ThyssenKrupp Resumes Dividend on First Profit in 4 YearsTino Andresen
ThyssenKrupp AG, Germany’s largest steelmaker, reported the first annual profit in four years after selling a U.S. plant that was part of the 203-year-old company’s worst investment.
The management and supervisory boards proposed a dividend payment of 11 euro cents a share after no payment in the previous two fiscal years. Resuming the dividend is a “strong signal,” to shareholders, Chief Executive Officer Heinrich Hiesinger, said today in an interview with Bloomberg TV. “It shows our confidence that future earnings will come.”
ThyssenKrupp is expanding its elevator, industrial and components units amid weak steel prices. It announced plans last year to sell shares and a U.S. plant in its Steel Americas unit after having lost almost 14 billion euros in market value since 2008. It failed to find a buyer for its 73 percent stake in a Brazilian plant.
“We are making progress with our transformation into an efficient and profitable diversified industrial group,” Hiesinger, whose contract was extended until 2020 yesterday, said today in a statement. “The sum of the group’s parts generates more value than the individual businesses could ever do alone.”
Net income was 210 million euros ($263 million) in the fiscal year ended Sept. 30, compared with a loss of 1.44 billion euros a year earlier, the Essen, Germany-based company said in the statement.
ThyssenKrupp rose 2.8 percent to 20.275 euros in Frankfurt, its highest closing price since Sept. 30. It was the second-biggest gainer in the German benchmark DAX Index.
ThyssenKrupp forecast earnings before interest and taxes, excluding one-time items, will increase to at least 1.5 billion euros in the current fiscal year, and the company is seeking to reach at least 2 billion euros in the longer term.
“The outlook is conservative,” Christian Obst, an analyst at Baader Bank AG, said by phone. “I don’t like it to pay a dividend” as long as the free cash flow before divestments is negative, at 254 million euros.
Adjusted Ebit for continuing operations more than doubled to 1.33 billion euros from a year earlier. That beat the 1.24 billion-euro average of 20 estimates compiled by Bloomberg.
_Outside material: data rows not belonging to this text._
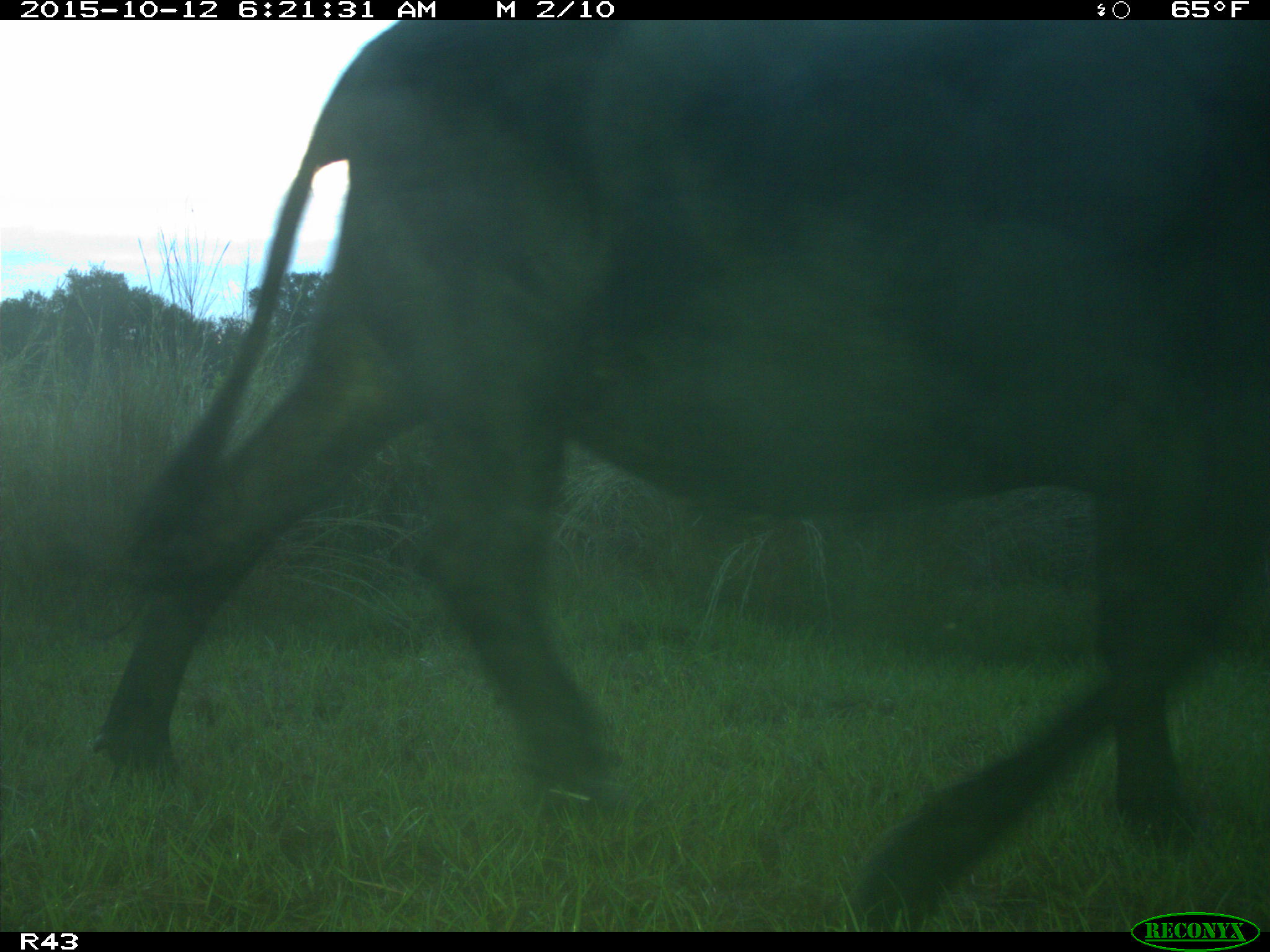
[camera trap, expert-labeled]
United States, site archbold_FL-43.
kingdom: Animalia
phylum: Chordata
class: Mammalia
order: Artiodactyla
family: Bovidae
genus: Bos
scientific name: Bos taurus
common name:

Sales increased 3.8 percent to 41.3 billion euros.
Steel Americas was the only division to report an adjusted loss before interest and taxes, of 60 million euros, narrowing from a 495 million-euro loss a year earlier. It will “at least make a clear improvement towards break-even Ebit” this year, the company said.
While ThyssenKrupp does “not intend to give away our Steel Europe business,” the company is “not limited by our heritage,” Hiesinger told Bloomberg TV.